Recycling rewards program, Ziploc, AVEENO, Coca-Cola, Nestle Purina, Staples, Dick’s Sporting Goods, Recyclebank, Recycling initiatives, Brookhaven, Long Island,

Beginning today, the first municipality in New York State will partake in the Recyclebank program. The Long Island town of Brookhaven will be the first community in the area to join the organization that gives reward incentives for recycling. The New York City based company has already become popular in Los Angeles and the UK, as well as 300 other communities across the United States.

Recycling rewards program, Ziploc, AVEENO, Coca-Cola, Nestle Purina, Staples, Dick’s Sporting Goods, Recyclebank, Recycling initiatives, Brookhaven, Long Island,

Recyclebank works much like any other points program. The more its participants partake in recycling activities, the more they are rewarded. Recyclebank partners with local and national businesses, like Ziploc, Aveeno, Coca-Cola, Nestle Purina, Staples, Dick’s Sporting Goods, and ironically McDonald’s. “Earning opportunities” are provided on Recyclbank’s website, including local and national campaigns. Points are given by taking green-centric surveys after watching educational videos about recycling. Many of the partner companies feature videos based on the recycling of their products, with subsequent quizzes.

Points can be redeemed for valuable coupons for any of the participating companies. The website is also chock full of interesting information about what happens with your household products when you do and don’t recycle them.
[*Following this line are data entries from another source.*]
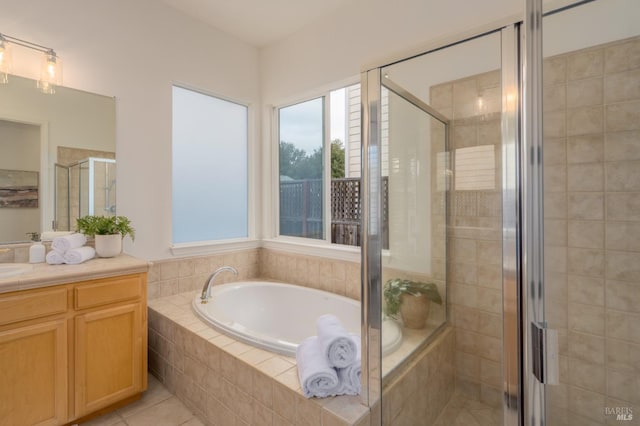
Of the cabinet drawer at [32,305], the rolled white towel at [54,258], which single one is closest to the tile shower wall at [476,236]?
the cabinet drawer at [32,305]

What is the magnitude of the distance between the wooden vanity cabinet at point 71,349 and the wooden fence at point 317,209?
1.51m

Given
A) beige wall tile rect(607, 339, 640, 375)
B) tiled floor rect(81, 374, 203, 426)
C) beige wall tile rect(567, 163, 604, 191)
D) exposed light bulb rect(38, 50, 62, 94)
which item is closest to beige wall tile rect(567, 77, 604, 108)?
beige wall tile rect(567, 163, 604, 191)

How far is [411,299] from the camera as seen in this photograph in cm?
144

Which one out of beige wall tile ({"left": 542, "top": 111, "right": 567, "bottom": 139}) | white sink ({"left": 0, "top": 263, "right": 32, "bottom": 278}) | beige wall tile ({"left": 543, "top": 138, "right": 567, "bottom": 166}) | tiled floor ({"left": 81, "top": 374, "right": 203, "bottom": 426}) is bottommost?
tiled floor ({"left": 81, "top": 374, "right": 203, "bottom": 426})

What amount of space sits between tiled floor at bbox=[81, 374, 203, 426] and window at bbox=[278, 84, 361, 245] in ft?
5.49

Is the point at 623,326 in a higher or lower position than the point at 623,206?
lower

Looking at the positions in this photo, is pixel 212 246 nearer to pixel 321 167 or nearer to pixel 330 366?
pixel 321 167

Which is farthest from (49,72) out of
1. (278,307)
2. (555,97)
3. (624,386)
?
(624,386)

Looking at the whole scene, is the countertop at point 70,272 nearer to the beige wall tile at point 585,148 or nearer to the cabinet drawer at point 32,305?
the cabinet drawer at point 32,305

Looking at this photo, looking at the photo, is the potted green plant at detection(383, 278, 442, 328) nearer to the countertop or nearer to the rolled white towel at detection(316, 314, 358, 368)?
the rolled white towel at detection(316, 314, 358, 368)

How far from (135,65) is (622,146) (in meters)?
3.00

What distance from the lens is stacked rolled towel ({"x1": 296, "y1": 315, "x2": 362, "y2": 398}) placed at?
51.8 inches

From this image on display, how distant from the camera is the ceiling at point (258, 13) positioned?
2.54 m

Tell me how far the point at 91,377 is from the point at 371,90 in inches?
83.7
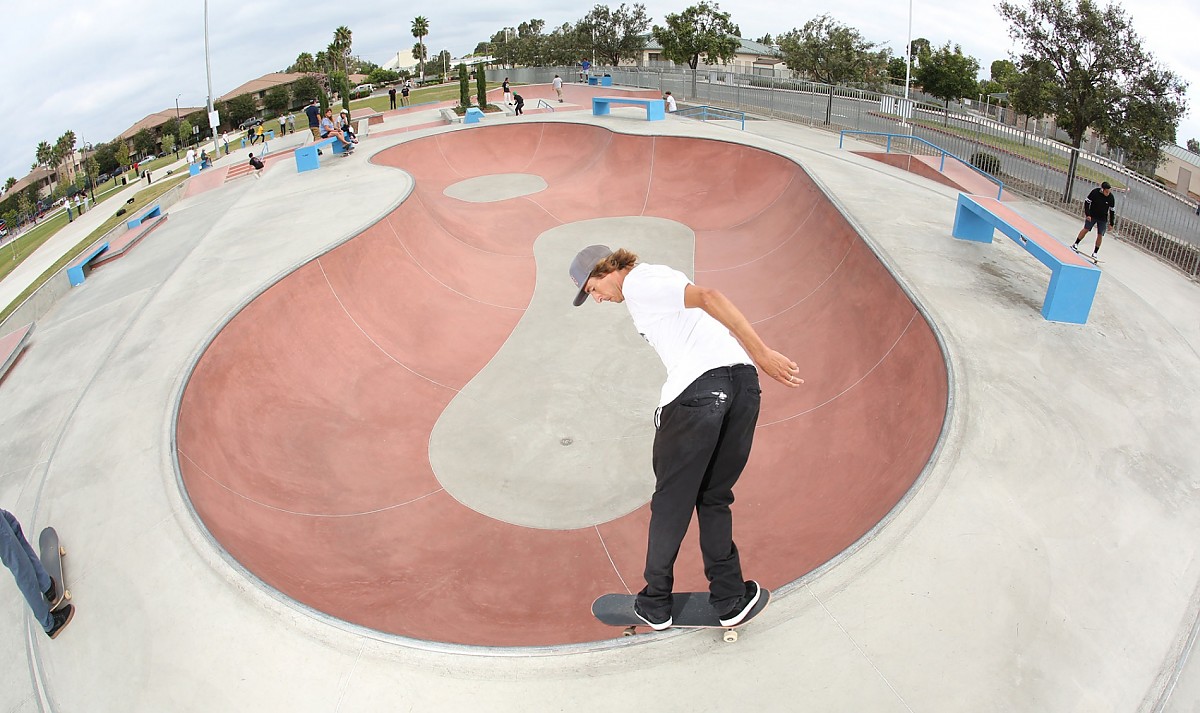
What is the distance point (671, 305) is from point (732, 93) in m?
28.5

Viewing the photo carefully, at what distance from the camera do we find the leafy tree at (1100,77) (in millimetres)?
13664

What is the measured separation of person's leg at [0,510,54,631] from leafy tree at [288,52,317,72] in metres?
84.7

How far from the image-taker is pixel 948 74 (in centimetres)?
4606

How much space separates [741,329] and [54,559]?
4.70m

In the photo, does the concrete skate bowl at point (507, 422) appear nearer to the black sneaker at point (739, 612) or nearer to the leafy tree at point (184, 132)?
the black sneaker at point (739, 612)

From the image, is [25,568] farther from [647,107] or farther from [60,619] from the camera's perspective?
[647,107]

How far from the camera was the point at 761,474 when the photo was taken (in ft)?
22.9

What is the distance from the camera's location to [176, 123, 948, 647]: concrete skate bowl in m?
5.42

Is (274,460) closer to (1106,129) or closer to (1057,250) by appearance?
(1057,250)

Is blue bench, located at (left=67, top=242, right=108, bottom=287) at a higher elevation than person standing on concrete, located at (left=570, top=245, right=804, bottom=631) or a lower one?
lower

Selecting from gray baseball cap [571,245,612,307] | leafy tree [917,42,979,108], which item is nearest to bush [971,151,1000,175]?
gray baseball cap [571,245,612,307]

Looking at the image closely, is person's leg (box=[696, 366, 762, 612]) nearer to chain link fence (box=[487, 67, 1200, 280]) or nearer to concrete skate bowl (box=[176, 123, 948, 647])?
concrete skate bowl (box=[176, 123, 948, 647])

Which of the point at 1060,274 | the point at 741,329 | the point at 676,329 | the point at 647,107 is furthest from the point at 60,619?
the point at 647,107

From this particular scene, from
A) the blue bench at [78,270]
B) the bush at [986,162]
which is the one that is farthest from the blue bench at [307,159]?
the bush at [986,162]
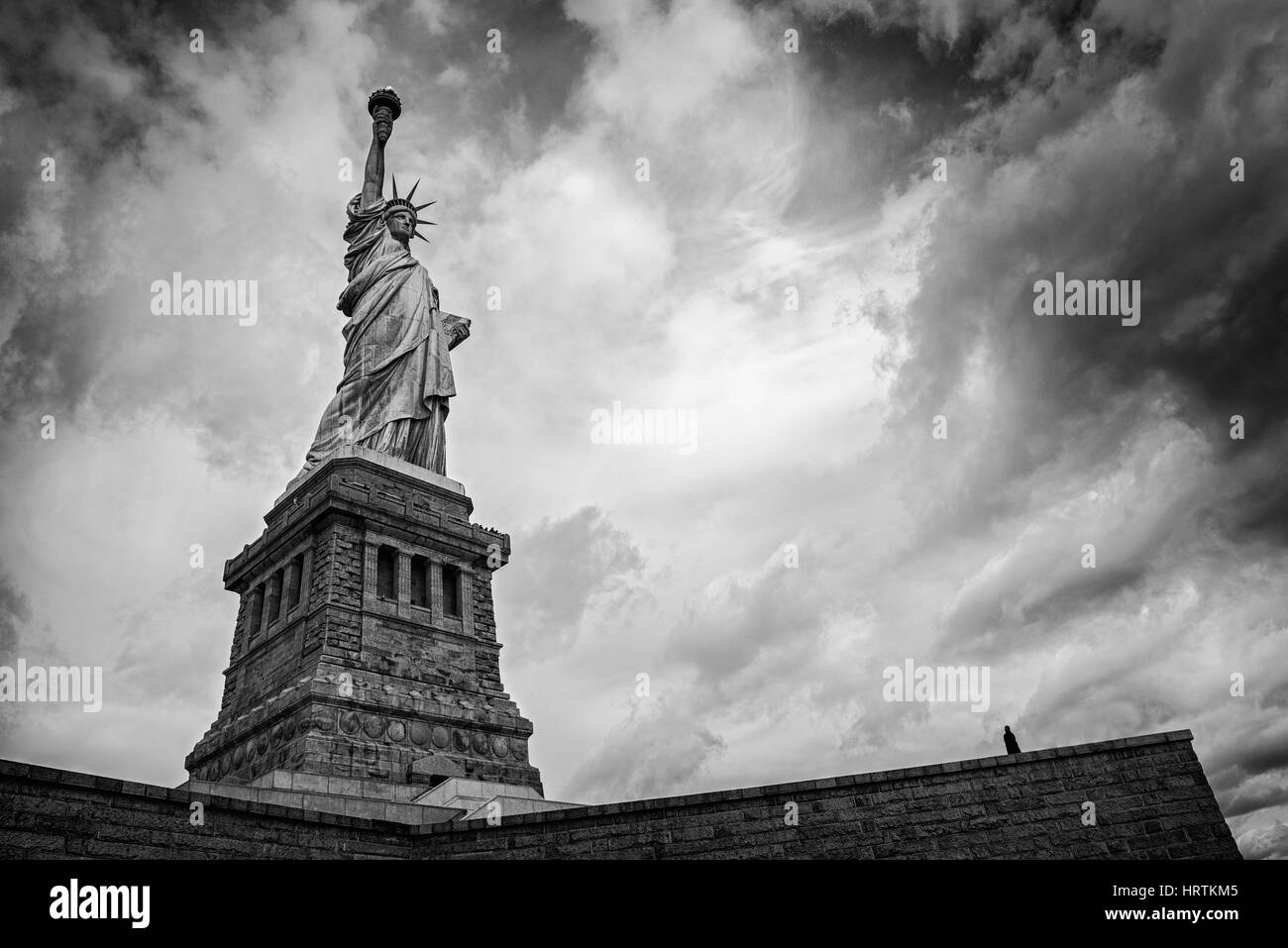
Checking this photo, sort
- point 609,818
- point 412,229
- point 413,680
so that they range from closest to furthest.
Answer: point 609,818 < point 413,680 < point 412,229

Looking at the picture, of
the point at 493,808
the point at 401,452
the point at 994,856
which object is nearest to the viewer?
the point at 994,856

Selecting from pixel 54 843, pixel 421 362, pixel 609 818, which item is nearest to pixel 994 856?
pixel 609 818

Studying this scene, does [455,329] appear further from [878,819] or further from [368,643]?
[878,819]

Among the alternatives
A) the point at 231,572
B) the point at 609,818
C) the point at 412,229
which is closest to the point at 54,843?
the point at 609,818

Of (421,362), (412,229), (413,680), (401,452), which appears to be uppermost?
(412,229)

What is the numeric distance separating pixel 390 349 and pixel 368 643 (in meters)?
11.7

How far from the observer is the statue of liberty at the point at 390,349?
1179 inches

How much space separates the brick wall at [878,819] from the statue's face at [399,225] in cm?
2569

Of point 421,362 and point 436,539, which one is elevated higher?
point 421,362

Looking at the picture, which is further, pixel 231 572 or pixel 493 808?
pixel 231 572

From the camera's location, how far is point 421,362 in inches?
1240

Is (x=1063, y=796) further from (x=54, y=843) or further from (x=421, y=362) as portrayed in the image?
(x=421, y=362)

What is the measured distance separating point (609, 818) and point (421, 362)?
2122cm

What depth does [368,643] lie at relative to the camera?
2405 cm
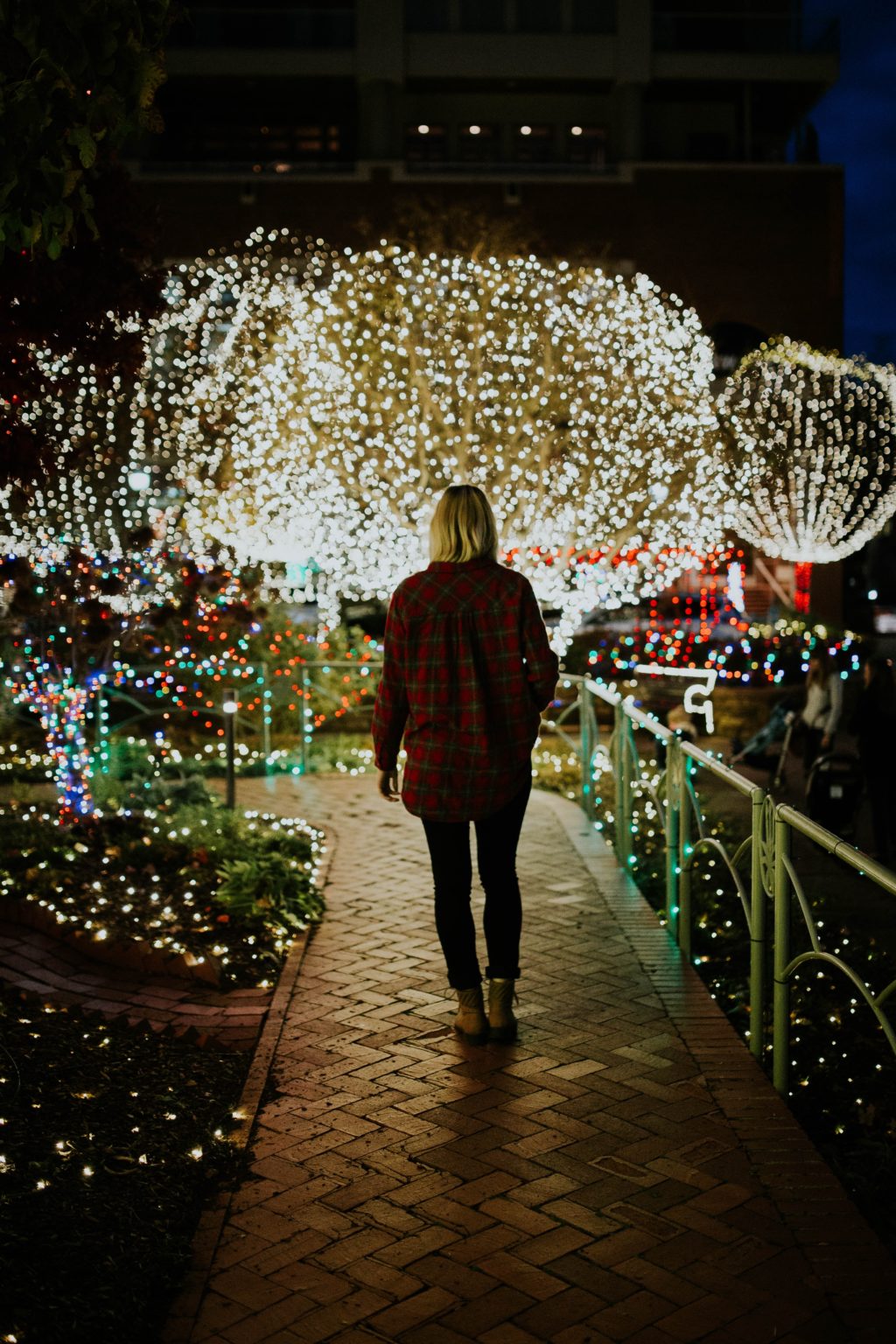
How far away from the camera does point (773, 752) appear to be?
12.7 meters

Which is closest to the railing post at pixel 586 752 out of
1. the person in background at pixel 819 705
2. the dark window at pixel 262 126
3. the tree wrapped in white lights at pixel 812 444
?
the person in background at pixel 819 705

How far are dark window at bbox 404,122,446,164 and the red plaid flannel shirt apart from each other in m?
30.7

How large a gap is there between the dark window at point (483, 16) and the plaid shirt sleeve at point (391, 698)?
3087 centimetres

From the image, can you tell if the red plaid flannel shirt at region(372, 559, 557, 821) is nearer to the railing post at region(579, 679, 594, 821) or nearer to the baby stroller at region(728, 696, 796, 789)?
the railing post at region(579, 679, 594, 821)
Recyclebank urges people to lead greener lives, and makes it an easy and rewarding task. Now, New Yorkers can not only help save the planet, but save a buck while doing so!

+ RecycleBank

Via Just Means

Images ©Tim Takemoto and The Local People



  1. otterpop August 4, 2011 at 2:43 am
    Here in Seattle, we just outlaw putting recylcables in the trash. Seems to work pretty well; residential recycling rates here are around 70% because the waste collectors simply won't take your garbage if they can see recyclabes in it. I don't think that this sort of system that requires people to go out of their way to recycle will do much good. The people who would sort and haul their recycling to such a station would probably already recycle at home, right?
  2. lazyreader August 3, 2011 at 3:24 pm
    The company does not own any recycling equipment or trucks, and instead relies upon contracts negotiated on behalf of the municipalities with which they are partnered. The haulers and waste processors are compensated by the municipality, and RecycleBank takes a small portion of the transaction as a fee. But this fee in turn covers RecycleBank's operating expenses. Additionally, the company makes its money from selling sponsorships and advertising through its multitude of marketing channels including online, direct mail and on recycling containers. So they don't really make money and largely earn endorsements given by businesses who may have already been in hot water over environmental stories in the media such as Coca-Cola's infamous water rights scandals in South America. Never mind the fact the company strongly opposes attempts to introduce mechanisms such as container deposit legislation. Sponsors like Kashi foods have been criticized on the ground that it promotes the impression that its products are organic, even though many products are not. Only recently did they admit to it.